Despite some reticence about how far a Brit revival has come at this stage, Ward added that he would like to see advances made in terms of British watchmaking but suggested it would be a long process. “We decided we would stay in Switzerland but do all of our marketing in the UK,” he said. “We would jump at the chance of being totally British made but in my lifetime, I can’t see that happening.”
While achieving total British manufacture may be something of an uphill climb, some British brands are certainly already embarking on that journey. For instance, the Bremont Watch Company has a watch workshop in Henley-on-Thames and is making every effort to do as much watchmaking as it can in-house, which could even include movements in the not too distant future.
At the London Watch Show, English shared his opinion that the UK needs to work on building a similar infrastructure to Switzerland to be able to create multiple pieces rather than just one offs. “It’s a slow process but we’re doing what we can towards it,” said English.
A UK ORGANISATION?
Although the other panellists were more optimistic about the progress that has been made within the UK than Ward, they recognised there was still a lot of work to do. However, they reiterated that every effort in the right direction is important and that being a British brand doesn’t have to be about where the parts of the watch are made or even put together but can be about the operations and spirit of the business.
In terms of defining where a British-made label can be used, the panel mooted idea of creating an associations similar to those in other industries, for instance in jewellery, the British Jewellers’ Association, which not only sets and maintains high standards that must be adhered to by all members but that also brings the industry together providing opportunities to newtwork and share ideas.
In the meantime, for Ellis the British revival is about endeavour. “Watches may not be 100% made in the UK but it’s the fact that companies and owners are doing what they can to get there,” he explained. “As separate companies we are all doing what we can within our business models.”
Each company is working hard in its own right to promote and develop British watchmaking but there was still a great deal of enthusiasm for working together. At Accurist, which puts a small number of its watches together in the UK but has most of its products made abroad, Crocker said he would like to see and be involved with more British watch manufacturing
“The conversations that started at the London Watch Show are set to go on and help continue to elevate British watchmaking,” says Crocker. “There were some really interesting points raised during the conversation and it has been continued with some of the other panel members, and others, since.
“I feel that the subject is too important to leave as rhetoric and during the summer would like to pick it up again either formally or informally to see if we can agree on some tangible steps.”

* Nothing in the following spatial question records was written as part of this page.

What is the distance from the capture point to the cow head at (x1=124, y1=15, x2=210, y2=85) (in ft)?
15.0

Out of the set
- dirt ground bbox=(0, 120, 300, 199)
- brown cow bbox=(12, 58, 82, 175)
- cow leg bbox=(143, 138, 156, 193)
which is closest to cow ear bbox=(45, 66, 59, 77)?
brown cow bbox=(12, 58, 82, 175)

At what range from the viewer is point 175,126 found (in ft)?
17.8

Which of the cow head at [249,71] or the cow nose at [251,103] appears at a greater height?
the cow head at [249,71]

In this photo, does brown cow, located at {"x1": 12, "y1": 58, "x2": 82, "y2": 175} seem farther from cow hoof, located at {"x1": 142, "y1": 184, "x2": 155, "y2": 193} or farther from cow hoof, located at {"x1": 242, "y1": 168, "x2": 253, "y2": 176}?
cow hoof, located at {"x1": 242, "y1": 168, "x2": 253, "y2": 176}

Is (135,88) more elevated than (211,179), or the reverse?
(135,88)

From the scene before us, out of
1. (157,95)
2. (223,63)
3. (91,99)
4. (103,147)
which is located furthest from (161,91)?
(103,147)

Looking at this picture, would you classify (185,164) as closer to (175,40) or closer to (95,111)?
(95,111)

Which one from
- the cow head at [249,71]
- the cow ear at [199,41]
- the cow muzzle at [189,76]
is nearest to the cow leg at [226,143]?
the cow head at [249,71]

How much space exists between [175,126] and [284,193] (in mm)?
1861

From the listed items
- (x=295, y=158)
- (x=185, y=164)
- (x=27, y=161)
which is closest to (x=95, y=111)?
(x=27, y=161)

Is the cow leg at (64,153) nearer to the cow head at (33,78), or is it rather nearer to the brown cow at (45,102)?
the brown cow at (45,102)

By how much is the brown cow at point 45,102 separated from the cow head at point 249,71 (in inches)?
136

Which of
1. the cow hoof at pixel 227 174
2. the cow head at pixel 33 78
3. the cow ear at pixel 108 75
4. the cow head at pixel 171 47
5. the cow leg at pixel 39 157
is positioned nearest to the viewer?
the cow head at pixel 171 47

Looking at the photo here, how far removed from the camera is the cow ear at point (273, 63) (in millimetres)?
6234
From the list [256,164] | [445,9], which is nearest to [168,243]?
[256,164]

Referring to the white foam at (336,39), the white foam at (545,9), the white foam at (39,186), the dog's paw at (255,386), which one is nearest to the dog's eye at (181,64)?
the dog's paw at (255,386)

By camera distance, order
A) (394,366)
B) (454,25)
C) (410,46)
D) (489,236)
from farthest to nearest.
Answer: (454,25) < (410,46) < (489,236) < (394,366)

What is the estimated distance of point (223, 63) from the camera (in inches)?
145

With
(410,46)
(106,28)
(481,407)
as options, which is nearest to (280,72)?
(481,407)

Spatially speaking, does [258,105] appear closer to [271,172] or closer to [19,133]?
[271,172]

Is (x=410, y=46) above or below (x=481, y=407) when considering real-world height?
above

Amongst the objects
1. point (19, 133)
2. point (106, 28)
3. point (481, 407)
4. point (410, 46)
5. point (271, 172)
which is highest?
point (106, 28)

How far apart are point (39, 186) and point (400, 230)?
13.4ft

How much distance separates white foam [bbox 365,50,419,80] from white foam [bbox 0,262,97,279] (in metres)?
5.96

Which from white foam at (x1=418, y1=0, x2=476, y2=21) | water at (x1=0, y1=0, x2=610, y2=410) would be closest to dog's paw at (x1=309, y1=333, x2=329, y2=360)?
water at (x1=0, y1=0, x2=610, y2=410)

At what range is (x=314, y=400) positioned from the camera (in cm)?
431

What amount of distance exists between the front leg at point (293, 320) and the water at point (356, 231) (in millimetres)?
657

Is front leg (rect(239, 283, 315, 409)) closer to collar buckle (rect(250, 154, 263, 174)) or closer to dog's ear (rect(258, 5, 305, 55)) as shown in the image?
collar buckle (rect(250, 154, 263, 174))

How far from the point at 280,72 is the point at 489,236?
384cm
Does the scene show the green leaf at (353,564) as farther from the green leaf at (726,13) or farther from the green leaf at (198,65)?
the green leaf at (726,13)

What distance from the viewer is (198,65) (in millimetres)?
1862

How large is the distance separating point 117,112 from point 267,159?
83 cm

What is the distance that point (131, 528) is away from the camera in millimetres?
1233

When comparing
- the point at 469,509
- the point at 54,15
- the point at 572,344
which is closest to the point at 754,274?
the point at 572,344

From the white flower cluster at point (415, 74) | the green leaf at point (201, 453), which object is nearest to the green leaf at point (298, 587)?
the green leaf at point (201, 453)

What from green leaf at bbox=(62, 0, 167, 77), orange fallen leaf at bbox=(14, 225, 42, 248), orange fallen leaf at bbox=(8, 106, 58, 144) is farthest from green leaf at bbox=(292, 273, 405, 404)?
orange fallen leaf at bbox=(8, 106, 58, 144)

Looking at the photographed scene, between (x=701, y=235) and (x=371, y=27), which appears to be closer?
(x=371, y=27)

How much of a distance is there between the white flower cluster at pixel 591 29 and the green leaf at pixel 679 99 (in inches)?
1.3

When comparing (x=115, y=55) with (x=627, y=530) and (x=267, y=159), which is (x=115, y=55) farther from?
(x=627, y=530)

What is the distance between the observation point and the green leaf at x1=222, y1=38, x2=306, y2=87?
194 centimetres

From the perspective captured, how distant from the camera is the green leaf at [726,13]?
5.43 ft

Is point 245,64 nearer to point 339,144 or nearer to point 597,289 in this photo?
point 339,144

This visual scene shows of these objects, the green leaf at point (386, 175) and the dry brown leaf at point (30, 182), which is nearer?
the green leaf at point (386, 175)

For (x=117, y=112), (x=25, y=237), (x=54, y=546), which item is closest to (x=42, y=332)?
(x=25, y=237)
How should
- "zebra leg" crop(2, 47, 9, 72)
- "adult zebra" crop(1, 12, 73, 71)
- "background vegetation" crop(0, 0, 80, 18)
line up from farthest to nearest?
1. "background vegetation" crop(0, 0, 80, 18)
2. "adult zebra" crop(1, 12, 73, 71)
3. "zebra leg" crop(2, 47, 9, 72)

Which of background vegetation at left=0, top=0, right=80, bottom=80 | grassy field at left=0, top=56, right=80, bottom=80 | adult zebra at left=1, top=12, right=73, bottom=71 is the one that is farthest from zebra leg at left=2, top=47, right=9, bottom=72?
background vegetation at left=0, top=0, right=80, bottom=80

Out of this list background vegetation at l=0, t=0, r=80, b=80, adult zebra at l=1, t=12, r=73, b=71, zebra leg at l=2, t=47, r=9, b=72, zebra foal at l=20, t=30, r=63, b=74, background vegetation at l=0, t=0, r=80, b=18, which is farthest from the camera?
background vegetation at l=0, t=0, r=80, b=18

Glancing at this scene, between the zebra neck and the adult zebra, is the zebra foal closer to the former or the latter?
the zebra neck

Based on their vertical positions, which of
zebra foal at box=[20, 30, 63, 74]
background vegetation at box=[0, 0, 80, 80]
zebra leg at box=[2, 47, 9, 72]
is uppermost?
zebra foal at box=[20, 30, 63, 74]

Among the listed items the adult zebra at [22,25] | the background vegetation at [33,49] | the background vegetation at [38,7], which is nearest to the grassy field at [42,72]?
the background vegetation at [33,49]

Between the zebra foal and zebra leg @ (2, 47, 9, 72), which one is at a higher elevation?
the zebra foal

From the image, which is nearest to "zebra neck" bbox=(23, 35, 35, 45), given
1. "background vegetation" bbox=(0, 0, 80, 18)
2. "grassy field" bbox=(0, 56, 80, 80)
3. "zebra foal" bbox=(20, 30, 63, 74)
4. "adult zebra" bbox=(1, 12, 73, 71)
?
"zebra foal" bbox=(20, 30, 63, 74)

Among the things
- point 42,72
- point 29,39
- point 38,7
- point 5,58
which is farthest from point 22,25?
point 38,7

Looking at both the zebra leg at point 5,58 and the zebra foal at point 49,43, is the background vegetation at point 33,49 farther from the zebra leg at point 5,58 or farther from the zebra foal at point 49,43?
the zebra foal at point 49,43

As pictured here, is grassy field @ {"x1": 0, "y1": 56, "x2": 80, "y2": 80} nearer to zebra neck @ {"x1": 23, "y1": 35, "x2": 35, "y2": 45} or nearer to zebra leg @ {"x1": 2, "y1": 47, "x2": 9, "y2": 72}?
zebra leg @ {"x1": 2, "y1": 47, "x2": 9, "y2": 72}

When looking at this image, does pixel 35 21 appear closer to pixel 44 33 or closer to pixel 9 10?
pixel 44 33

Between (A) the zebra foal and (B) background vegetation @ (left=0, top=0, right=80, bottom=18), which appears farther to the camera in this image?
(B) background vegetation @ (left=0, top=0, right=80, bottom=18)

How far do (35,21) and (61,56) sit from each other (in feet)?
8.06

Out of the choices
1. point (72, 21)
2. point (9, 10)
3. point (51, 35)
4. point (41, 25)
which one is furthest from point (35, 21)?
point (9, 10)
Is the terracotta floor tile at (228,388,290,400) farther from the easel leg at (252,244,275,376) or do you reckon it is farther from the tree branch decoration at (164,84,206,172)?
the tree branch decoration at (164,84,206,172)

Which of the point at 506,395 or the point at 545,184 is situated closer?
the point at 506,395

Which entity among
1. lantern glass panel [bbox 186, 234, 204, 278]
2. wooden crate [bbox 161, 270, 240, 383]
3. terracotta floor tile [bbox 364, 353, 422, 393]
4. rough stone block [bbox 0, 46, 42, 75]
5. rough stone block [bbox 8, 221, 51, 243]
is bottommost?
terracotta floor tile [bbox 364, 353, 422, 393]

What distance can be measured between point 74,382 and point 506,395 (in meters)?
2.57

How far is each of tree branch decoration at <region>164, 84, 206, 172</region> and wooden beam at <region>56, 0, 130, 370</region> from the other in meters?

The panel session at the London Watch Show highlighted that the good of the industry as a whole relies on competition being put aside. Mutual support and ideas sharing will drive the industry forward in the common goal of ensuring British watches are desirable exports and widely respected both at home and abroad. While plenty of work is already being done to achieve this by individuals and specific brands, the talk idenitified that more progress is likely to be made when channels of communication are open and forces combine. Watch this space.